Why can't I look like him? My brother is adept looking, and I am not. I am far from being pretty. He has curly hair, and I don't. My hair is directly. In that location is not even an inclination of a wave. "What a shame!" I hear my mother say to a neighbour. "Who needs such practiced looks in a boy? I mixed these two up. My son should've been the girl. And my daughter, her looks would exist fine for a boy."

And there is another thing. My brother Bubi looks like my mother'southward iv brothers. Mommy refers to them as "my-beautiful-brothers." The three words as one. Bubi talks similar them, he walks like them, and he acts like them. And he is brilliant similar they are.

I am like my begetter'due south family. They are okay, simply they are less dazzling. They are made of much plainer material.

Bubi has ability, and I only accept appetite. You see, I get skillful grades considering I like to written report, but my brother gets good grades without ever opening a book. Mommy is very proud of him. Daddy praises me for my ambition. He says appetite is sometimes more of import than power. Y

ou tin can sometimes accomplish more with ambition than ability.

I wonder: Does the fact that I have ambition mean that I accept no natural ability? Or talent? How will I ever become a celebrated poet without talent? Can I get there by ambition alone?

"Wait, Elli," Mommy explains, "you take a pretty smile, and when you smile, your face becomes quite pretty. Whenever you meet people, say hello with a smile. And people will take you for a pretty girl."

I listen, and smile whenever I tin.

The summer passes and my brother Bubi leaves for Budapest. He is a pupil at the Jewish Teachers' Seminary there, and how I hope and pray that my dream of joining him next year will come truthful.

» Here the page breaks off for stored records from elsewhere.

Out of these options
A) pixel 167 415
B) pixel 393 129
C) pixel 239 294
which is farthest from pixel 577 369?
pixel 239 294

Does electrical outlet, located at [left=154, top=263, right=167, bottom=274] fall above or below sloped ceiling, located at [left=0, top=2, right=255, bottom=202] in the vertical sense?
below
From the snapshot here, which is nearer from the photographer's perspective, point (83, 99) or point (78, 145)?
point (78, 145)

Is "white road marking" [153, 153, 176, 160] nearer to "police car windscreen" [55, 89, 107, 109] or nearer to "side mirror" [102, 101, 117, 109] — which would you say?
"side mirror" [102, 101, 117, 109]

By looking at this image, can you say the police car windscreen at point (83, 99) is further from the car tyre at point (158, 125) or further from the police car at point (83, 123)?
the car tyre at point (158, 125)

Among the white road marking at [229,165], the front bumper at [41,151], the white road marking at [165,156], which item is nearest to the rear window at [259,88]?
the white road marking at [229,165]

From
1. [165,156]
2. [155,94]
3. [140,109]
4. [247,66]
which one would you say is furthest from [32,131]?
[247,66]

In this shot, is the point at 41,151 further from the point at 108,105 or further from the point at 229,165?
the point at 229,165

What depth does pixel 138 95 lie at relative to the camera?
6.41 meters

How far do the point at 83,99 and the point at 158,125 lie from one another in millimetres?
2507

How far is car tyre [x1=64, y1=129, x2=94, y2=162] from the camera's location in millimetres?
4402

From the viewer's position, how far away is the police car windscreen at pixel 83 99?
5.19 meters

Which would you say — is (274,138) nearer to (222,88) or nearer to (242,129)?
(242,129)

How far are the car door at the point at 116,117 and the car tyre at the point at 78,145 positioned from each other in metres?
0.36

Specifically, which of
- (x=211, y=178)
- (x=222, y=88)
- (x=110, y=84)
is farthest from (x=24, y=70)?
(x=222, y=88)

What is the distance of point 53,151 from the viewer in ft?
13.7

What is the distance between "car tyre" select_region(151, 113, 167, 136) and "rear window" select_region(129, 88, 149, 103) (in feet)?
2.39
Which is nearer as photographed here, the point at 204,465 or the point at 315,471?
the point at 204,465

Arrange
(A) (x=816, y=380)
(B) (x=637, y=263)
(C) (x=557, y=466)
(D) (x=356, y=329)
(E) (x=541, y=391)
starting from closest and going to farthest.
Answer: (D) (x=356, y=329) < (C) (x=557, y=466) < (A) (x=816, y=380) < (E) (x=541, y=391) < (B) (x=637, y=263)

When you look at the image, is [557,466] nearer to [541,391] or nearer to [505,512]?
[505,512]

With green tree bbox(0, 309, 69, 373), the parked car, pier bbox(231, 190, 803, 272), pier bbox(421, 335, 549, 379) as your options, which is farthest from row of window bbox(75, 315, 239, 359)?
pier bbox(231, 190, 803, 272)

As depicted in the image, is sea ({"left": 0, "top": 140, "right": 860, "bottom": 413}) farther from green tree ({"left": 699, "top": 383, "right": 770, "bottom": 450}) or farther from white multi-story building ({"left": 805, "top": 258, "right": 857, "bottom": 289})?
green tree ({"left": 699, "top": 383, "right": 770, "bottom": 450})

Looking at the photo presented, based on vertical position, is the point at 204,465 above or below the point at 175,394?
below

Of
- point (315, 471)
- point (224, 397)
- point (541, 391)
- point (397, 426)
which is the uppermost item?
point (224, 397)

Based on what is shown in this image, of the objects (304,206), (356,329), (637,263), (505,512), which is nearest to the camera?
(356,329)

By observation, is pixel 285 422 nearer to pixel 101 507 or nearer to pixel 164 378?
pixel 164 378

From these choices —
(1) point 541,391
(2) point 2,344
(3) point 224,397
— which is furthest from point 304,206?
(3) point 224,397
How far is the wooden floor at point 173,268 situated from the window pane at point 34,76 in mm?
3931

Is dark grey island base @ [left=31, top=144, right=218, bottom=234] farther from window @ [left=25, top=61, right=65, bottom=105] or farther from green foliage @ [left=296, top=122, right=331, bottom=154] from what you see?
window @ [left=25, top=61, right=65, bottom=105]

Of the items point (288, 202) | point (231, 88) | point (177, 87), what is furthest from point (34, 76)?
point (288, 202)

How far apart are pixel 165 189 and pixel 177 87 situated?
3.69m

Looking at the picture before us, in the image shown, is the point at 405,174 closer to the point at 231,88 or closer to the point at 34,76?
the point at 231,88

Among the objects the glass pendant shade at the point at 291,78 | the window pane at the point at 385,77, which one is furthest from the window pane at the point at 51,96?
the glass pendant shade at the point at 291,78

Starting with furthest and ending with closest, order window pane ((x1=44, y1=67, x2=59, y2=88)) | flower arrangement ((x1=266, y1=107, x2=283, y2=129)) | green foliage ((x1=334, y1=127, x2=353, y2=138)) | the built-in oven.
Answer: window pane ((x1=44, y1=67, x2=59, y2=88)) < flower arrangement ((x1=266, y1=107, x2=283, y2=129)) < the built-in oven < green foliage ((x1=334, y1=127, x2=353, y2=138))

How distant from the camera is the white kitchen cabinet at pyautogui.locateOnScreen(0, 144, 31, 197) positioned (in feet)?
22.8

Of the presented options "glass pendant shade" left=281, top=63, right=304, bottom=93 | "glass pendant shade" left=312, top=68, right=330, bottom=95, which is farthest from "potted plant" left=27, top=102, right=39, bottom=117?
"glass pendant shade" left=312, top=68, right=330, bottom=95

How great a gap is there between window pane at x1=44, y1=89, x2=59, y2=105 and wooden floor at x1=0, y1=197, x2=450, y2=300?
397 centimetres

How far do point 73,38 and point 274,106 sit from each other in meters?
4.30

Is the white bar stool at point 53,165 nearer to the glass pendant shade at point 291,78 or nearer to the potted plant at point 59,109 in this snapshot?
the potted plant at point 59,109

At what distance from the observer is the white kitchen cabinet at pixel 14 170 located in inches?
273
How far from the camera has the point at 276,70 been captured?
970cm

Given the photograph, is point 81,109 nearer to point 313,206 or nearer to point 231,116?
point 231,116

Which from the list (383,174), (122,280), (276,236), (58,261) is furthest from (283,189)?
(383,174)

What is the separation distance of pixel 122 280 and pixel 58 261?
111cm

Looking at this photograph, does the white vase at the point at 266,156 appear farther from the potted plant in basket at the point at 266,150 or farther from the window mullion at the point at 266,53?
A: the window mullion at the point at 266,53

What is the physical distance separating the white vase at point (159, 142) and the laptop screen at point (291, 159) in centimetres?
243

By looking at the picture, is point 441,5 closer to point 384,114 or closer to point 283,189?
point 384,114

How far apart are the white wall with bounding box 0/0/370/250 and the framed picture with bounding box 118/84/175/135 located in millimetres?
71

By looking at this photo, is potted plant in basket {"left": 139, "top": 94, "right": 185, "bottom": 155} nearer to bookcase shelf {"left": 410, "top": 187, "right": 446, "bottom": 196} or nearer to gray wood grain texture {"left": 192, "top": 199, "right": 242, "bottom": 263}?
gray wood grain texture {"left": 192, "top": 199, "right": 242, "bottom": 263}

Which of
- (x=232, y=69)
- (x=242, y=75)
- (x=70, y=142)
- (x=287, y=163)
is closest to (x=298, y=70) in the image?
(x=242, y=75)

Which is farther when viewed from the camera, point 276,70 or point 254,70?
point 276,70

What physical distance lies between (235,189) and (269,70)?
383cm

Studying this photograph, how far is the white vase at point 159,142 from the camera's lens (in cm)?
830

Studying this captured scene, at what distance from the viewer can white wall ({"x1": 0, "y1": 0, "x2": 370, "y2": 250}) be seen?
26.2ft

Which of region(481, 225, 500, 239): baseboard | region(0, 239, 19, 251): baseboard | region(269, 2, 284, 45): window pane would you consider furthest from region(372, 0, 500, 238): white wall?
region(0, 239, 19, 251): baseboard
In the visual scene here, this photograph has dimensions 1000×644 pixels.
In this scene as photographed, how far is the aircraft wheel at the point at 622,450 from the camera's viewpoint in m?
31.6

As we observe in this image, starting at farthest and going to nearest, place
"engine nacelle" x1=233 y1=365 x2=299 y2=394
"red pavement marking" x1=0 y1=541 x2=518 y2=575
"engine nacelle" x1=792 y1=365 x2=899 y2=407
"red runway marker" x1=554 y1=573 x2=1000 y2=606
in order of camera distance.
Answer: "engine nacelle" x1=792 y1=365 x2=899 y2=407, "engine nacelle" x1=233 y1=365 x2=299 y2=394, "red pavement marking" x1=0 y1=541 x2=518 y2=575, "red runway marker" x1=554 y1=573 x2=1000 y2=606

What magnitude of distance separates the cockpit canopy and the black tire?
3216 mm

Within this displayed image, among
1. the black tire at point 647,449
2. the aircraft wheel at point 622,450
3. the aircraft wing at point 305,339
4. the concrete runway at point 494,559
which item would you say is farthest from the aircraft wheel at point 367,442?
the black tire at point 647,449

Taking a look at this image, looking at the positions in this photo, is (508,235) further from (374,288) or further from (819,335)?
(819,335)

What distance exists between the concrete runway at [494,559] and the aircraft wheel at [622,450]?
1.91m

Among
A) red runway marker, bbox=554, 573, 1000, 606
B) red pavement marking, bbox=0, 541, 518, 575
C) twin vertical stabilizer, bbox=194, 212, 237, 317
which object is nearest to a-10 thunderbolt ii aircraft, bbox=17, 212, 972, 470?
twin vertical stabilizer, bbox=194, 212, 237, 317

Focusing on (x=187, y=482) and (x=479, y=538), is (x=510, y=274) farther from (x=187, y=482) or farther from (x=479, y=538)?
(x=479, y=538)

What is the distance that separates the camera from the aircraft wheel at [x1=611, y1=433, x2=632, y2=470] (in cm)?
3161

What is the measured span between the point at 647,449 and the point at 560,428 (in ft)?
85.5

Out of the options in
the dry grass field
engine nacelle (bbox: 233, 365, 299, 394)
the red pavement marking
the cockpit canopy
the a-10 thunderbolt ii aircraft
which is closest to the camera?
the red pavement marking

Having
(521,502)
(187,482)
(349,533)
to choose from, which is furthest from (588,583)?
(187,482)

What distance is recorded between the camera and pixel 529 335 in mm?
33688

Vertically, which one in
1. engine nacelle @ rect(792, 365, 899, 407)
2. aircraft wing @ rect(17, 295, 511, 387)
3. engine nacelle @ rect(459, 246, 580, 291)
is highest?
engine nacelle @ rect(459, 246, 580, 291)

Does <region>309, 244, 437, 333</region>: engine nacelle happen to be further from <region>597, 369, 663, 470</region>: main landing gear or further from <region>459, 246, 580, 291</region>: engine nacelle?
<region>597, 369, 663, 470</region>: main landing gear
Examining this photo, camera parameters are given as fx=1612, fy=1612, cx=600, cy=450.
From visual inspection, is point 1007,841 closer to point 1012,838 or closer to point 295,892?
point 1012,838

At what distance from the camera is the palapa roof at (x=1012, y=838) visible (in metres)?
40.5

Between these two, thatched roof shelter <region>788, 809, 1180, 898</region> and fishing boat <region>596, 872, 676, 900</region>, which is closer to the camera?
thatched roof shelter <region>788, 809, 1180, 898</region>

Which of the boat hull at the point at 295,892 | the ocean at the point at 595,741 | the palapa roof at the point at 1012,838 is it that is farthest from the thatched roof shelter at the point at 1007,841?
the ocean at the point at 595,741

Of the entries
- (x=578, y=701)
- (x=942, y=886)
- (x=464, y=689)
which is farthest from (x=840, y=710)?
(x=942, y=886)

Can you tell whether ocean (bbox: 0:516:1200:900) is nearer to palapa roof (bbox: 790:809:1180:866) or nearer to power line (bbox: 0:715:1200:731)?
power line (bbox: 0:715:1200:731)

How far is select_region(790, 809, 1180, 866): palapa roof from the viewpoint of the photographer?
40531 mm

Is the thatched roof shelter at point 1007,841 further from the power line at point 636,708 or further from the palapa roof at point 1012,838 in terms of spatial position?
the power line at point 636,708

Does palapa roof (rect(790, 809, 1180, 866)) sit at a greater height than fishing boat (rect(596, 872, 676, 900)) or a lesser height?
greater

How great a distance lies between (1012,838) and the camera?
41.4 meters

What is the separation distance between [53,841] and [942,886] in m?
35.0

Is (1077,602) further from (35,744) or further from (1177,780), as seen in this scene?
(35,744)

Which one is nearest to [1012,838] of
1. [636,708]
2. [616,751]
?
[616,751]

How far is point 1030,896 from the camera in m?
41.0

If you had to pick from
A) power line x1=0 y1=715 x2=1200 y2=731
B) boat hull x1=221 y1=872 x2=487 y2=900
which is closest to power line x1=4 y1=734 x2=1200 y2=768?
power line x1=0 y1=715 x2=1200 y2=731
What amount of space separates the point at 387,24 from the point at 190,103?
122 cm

Nighttime, rainy days of fall freeze into glistening white wintertime. The gloom of the Hungarian occupation, the slow drag of the state of war, and increasing food shortages thicken the winter chill. Hitler's shrill radio broadcasts, especially one of his oftentimes-repeated promises, "Nosotros volition play football with Jewish heads," strike panic in my eye. Daddy reassures me. "Don't worry, little Elli. Information technology's only a style of speaking. Don't take it literally, God forestall." Sharp lines of pain etch his square, handsome confront as he lets his hand rest on my shoulder. "Don't even recollect nearly these things, Ellike. Just forget you e'er heard them."

Merely I cannot put the vision out of my mind. Bloody heads rolling on the local soccer field become a recurring nightmare.

Every bit the winter wears on, my male parent's erect posture begins to stoop somewhat. His silences go longer and the shadows nether his cheekbones deeper. Ever since the Hungarian occupation iii years agone, when our business was confiscated, Daddy has go more and more distant. His famous wit has become caustic; his laughter, a rare treat. He seems to derive pleasance only from study, and the endless wintertime evenings detect him poring over huge folios of the Talmud.